Gil estava alheio, olhando para o nada, através da janela. Cláudio ligou o laptop e deu uma varredura completa nos arquivos. Encontrou um com o nome de “feitofim.docx”. Ao tentar abri-lo o sistema lhe solicitou uma senha.

− Seu Gil, o que tem de tão valioso nesse arquivo feitofim.docx?

− Cogito ergo sum.

− O senhor protegeu o arquivo com uma senha. Qual é a senha?

− Dubito, ergo cogito, ergo sum.

− O senhor está muito filosófico. O que significa “Dubito, ergo cogito, ergo sum”?

− Je pense, donc je suis.

Cláudio se lembrou das lições de francês e digitou como senha: “Descartes”. O arquivo não abriu. Tentou “René”, “Renédescartes”, “René_Descartes”. Fracasso.

− A senha, Seu Gil. Qual é a senha?

Gil começou a cantar uma música gregoriana.

Cláudio voltou para casa desanimado. Passou a noite tentando escrever o capítulo final da minissérie. Levou o resultado de seu esforço para o Haroldo.

− Que porcaria, Cláudio. Nem parece ser do mesmo autor que escreveu este texto maravilhoso.

− A inspiração vem quando ela quer, Haroldo. Preciso de mais alguns dias. Estou muito estressado.

− Sinto muito, cara, mas eu trabalho com prazos. Dou-lhe mais dois dias.

De volta ao hospital, Cláudio levou uma lata de doce de leite, a iguaria preferida do sogro. Quando Gil tentou agarrar a lata, Cláudio a reteve:

− Primeiro a senha do arquivo “feitofim.docx”.

− Jota ó um nove três zero.

Cláudio digitou jo1930. Nada.

Depois de tentar todas as variações com letras maiúsculas e minúsculas, ele desistiu.

De madrugada o hospital comunicou a morte de Gil. A tristeza de Cláudio enterneceu sua esposa.

− Agora entendo por que papai foi amável com você até o fim. Você foi um verdadeiro filho para ele.

− Você não sabe o que está dizendo − disse Cláudio, esquivando-se do abraço da esposa.

Um padre chegou para realizar as exéquias do ex-colega de seminário. Cláudio lhe disse que Gil, nos dias anteriores repetia seguidamente: “jo1930”

− “Jo 19,30” é um versículo do Evangelho de João: ‘Ele tomou o vinagre e disse: “Tudo está consumado.” E, inclinando a cabeça, entregou o espírito.’
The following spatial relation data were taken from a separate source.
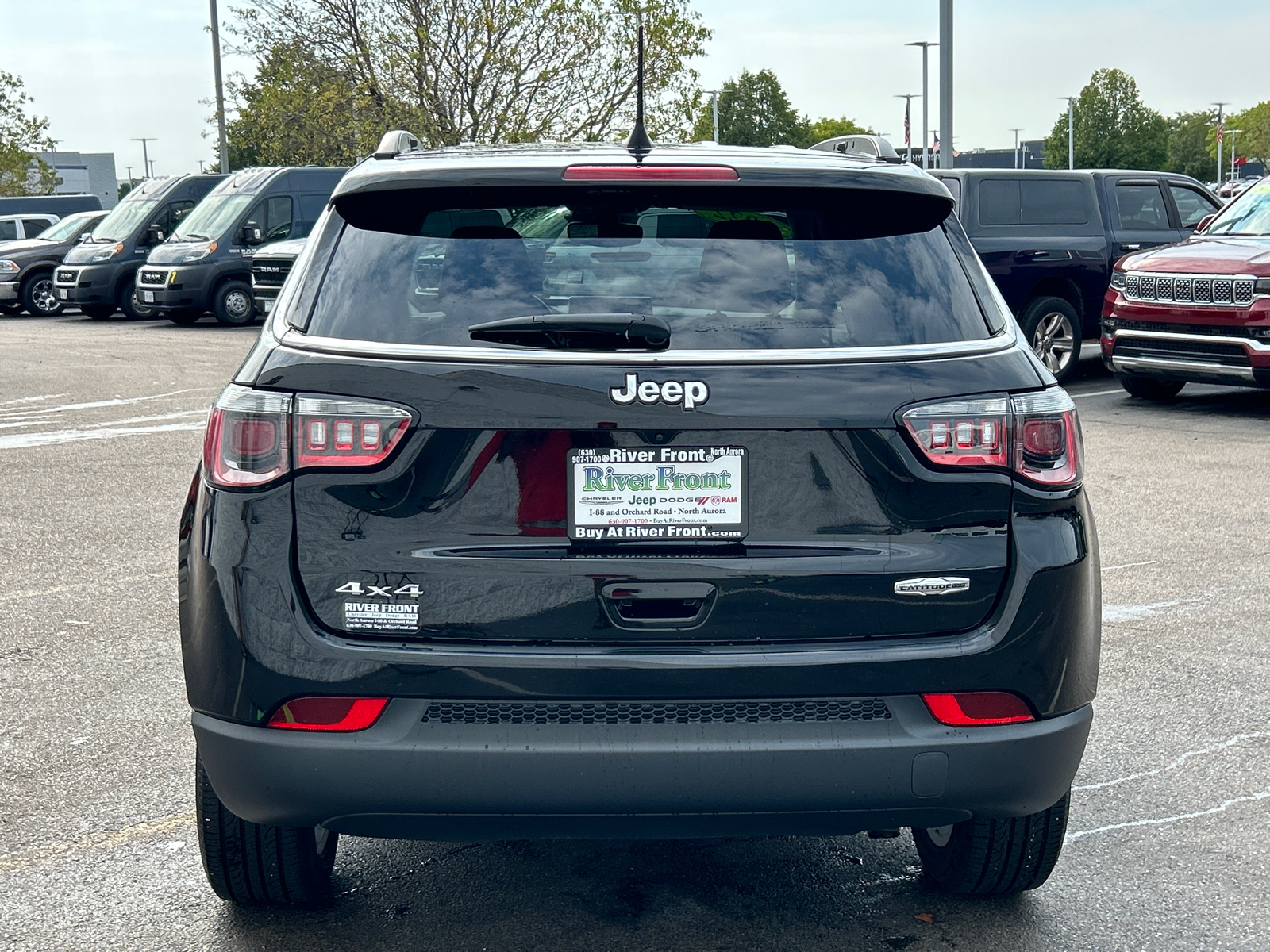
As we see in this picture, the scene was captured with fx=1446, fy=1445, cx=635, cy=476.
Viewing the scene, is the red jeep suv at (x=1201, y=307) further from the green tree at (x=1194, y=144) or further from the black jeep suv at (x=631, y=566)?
the green tree at (x=1194, y=144)

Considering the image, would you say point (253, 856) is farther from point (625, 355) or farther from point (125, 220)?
point (125, 220)

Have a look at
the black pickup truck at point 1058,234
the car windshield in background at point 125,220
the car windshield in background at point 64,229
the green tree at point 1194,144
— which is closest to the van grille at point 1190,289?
the black pickup truck at point 1058,234

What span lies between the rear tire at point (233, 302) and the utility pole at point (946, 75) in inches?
444

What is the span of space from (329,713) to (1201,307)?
1051 centimetres

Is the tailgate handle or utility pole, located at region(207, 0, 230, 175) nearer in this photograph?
the tailgate handle

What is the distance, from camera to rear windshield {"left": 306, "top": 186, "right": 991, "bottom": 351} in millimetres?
2773

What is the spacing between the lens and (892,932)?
320 cm

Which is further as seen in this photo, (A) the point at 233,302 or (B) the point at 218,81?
(B) the point at 218,81

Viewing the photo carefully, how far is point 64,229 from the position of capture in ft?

− Obrigado, padre, parece que ele estava prevendo o seu fim.

Assim que teve oportunidade, Cláudio correu para o computador e tentou todas as variações da expressão “Tudo está consumado” e fracassou sempre. Foi ao hospital buscar os pertences do sogro. Entre eles havia uma bíblia em latim.

Cláudio digitou: Consummatum est.

A minisérie “Um Amor do Século XX”, de Gil Cardoso, foi um retumbante sucesso. Cláudio se tornou o administrador das obras do sogro.